[Short descriptive text snippets]

%%

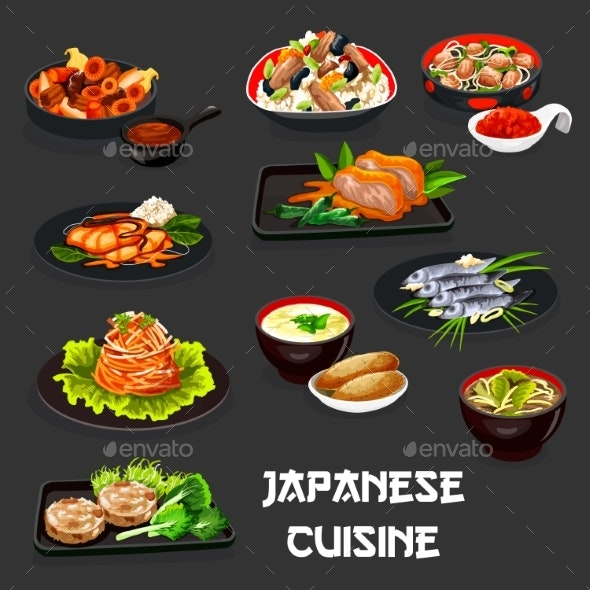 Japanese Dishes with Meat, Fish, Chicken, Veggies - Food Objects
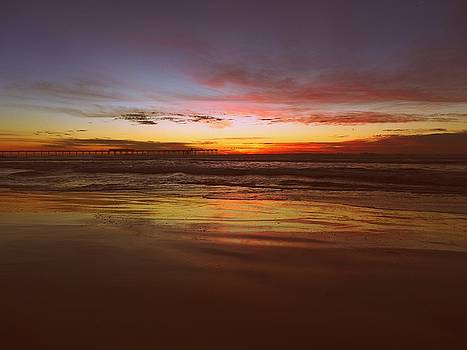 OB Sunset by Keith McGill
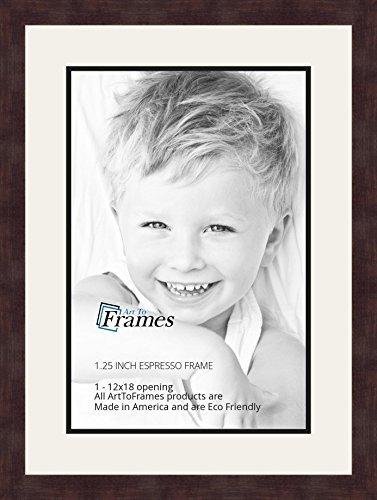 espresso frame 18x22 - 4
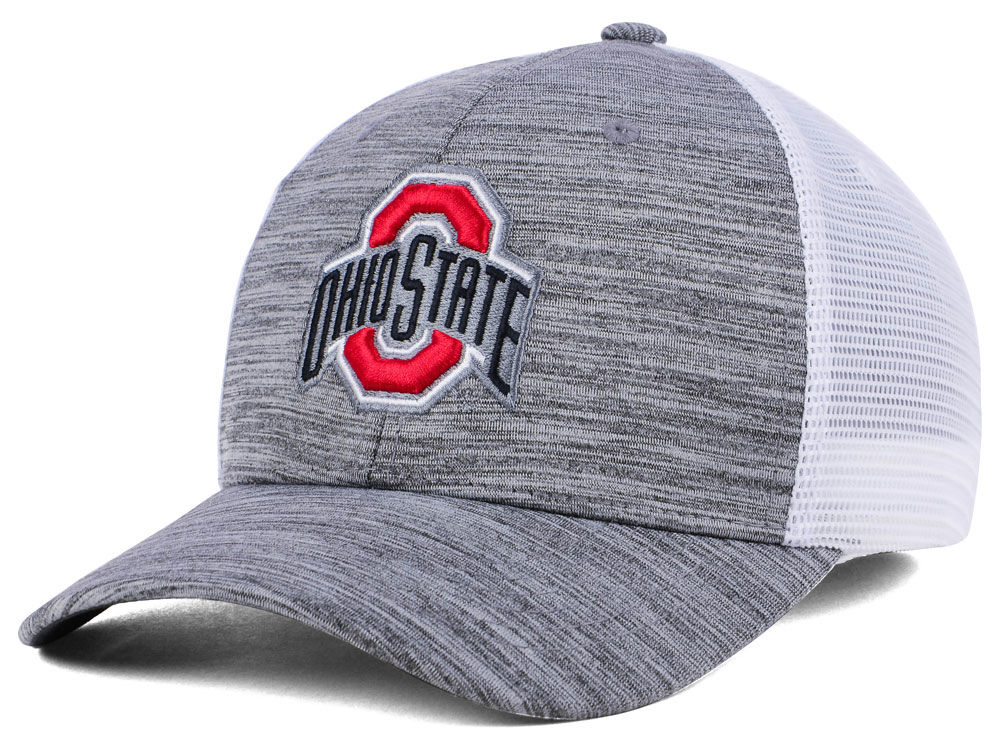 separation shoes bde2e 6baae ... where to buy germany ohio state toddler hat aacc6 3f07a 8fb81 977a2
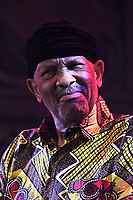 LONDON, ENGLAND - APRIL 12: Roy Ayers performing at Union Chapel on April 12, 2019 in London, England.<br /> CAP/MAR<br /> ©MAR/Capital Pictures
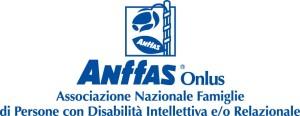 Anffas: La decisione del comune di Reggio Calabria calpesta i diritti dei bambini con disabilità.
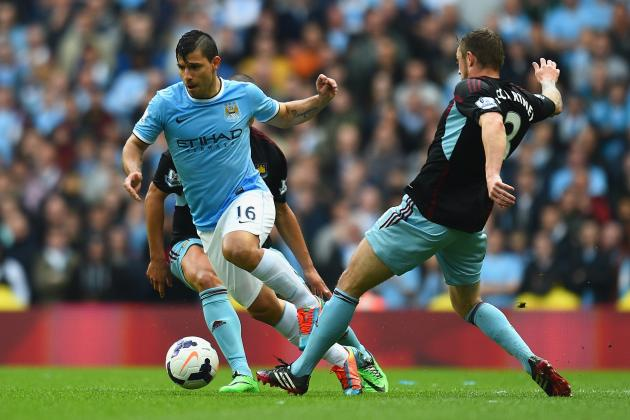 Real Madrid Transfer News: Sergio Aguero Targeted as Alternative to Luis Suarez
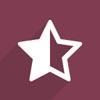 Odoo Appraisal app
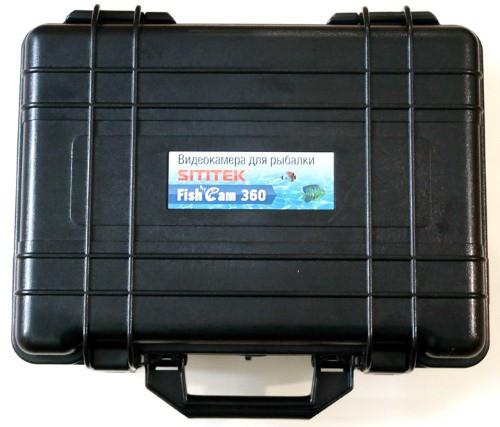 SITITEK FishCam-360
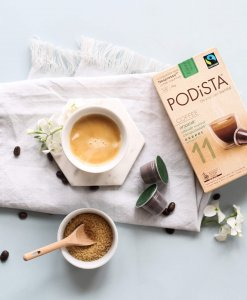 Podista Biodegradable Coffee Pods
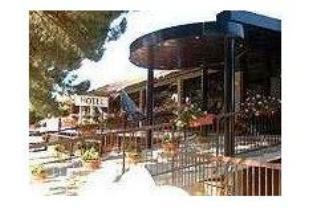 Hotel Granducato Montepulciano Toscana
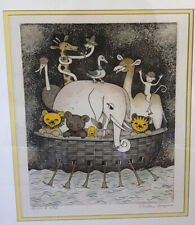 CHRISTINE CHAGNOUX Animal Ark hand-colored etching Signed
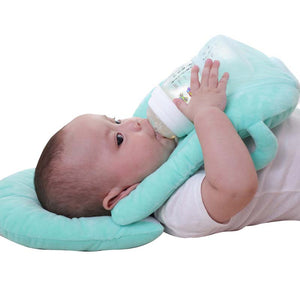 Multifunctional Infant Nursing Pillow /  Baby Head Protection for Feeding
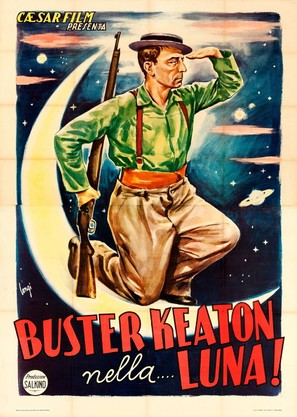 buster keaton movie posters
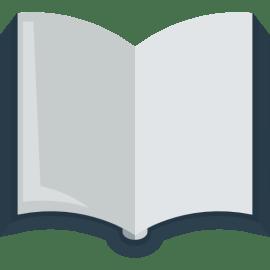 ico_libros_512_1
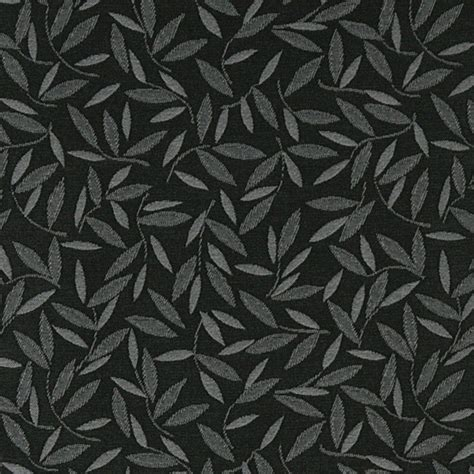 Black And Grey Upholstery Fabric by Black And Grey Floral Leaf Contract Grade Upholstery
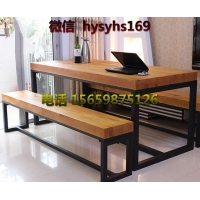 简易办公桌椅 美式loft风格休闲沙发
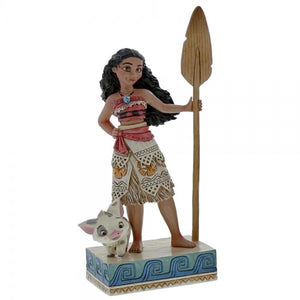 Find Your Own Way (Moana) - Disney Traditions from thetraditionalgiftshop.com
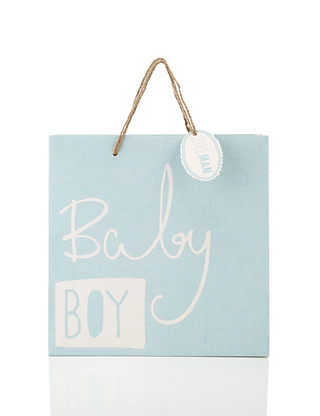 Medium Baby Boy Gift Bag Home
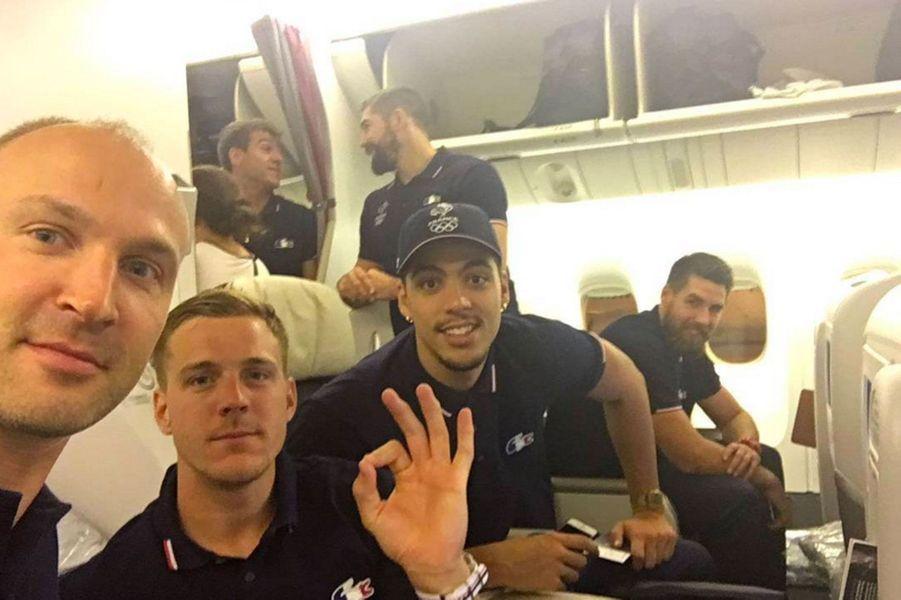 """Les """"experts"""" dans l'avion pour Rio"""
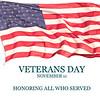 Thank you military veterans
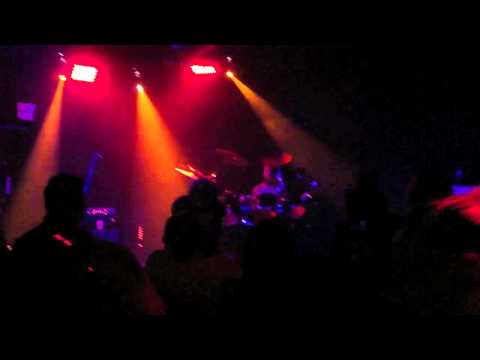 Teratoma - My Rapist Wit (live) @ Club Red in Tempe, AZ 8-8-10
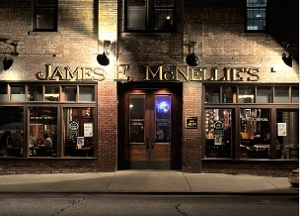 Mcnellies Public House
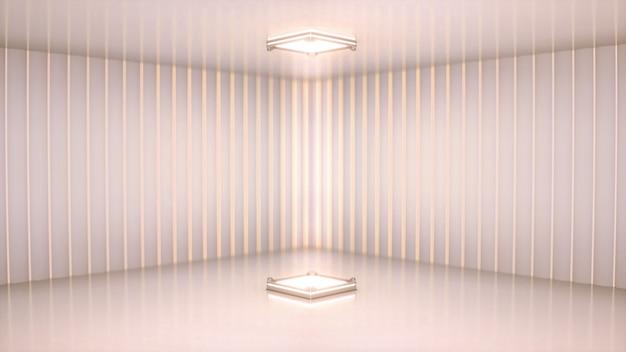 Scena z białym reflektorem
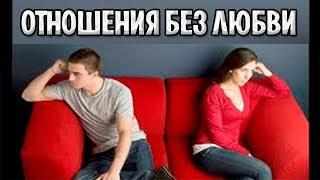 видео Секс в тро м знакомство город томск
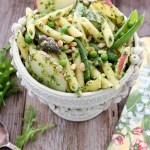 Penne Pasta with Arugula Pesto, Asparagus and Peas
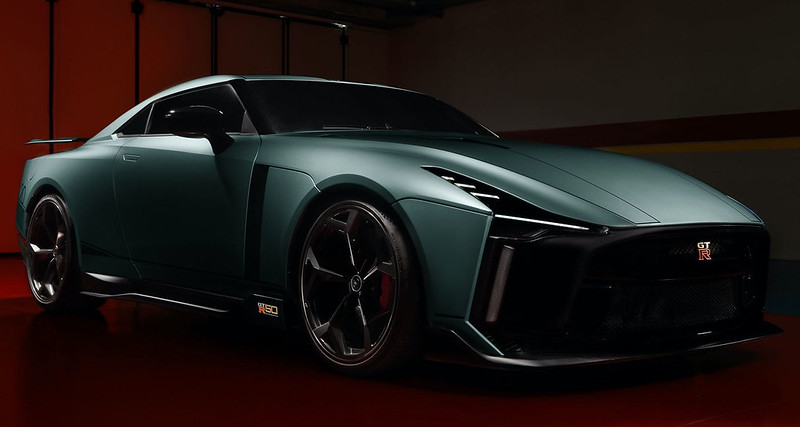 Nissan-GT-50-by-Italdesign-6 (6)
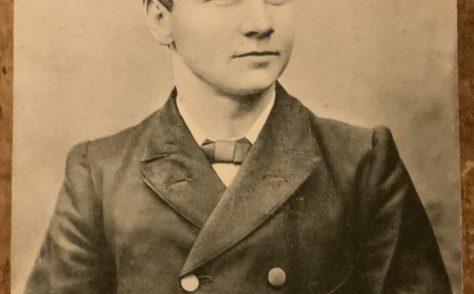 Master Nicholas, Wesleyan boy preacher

%%

• Work order:
In the records above, find the line containing "Mcnellies Public House" and output every line from the first through that one, exactly, omitting pictures.

• Response to the task:
 Japanese Dishes with Meat, Fish, Chicken, Veggies - Food Objects
 OB Sunset by Keith McGill
 espresso frame 18x22 - 4
 separation shoes bde2e 6baae ... where to buy germany ohio state toddler hat aacc6 3f07a 8fb81 977a2
 LONDON, ENGLAND - APRIL 12: Roy Ayers performing at Union Chapel on April 12, 2019 in London, England.<br /> CAP/MAR<br /> ©MAR/Capital Pictures
 Anffas: La decisione del comune di Reggio Calabria calpesta i diritti dei bambini con disabilità.
 Real Madrid Transfer News: Sergio Aguero Targeted as Alternative to Luis Suarez
 Odoo Appraisal app
 SITITEK FishCam-360
 Podista Biodegradable Coffee Pods
 Hotel Granducato Montepulciano Toscana
 CHRISTINE CHAGNOUX Animal Ark hand-colored etching Signed
 Multifunctional Infant Nursing Pillow /  Baby Head Protection for Feeding
 buster keaton movie posters
 ico_libros_512_1
 Black And Grey Upholstery Fabric by Black And Grey Floral Leaf Contract Grade Upholstery
 简易办公桌椅 美式loft风格休闲沙发
 Find Your Own Way (Moana) - Disney Traditions from thetraditionalgiftshop.com
 Medium Baby Boy Gift Bag Home
 """Les """"experts"""" dans l'avion pour Rio"""
 Thank you military veterans
 Teratoma - My Rapist Wit (live) @ Club Red in Tempe, AZ 8-8-10
 Mcnellies Public House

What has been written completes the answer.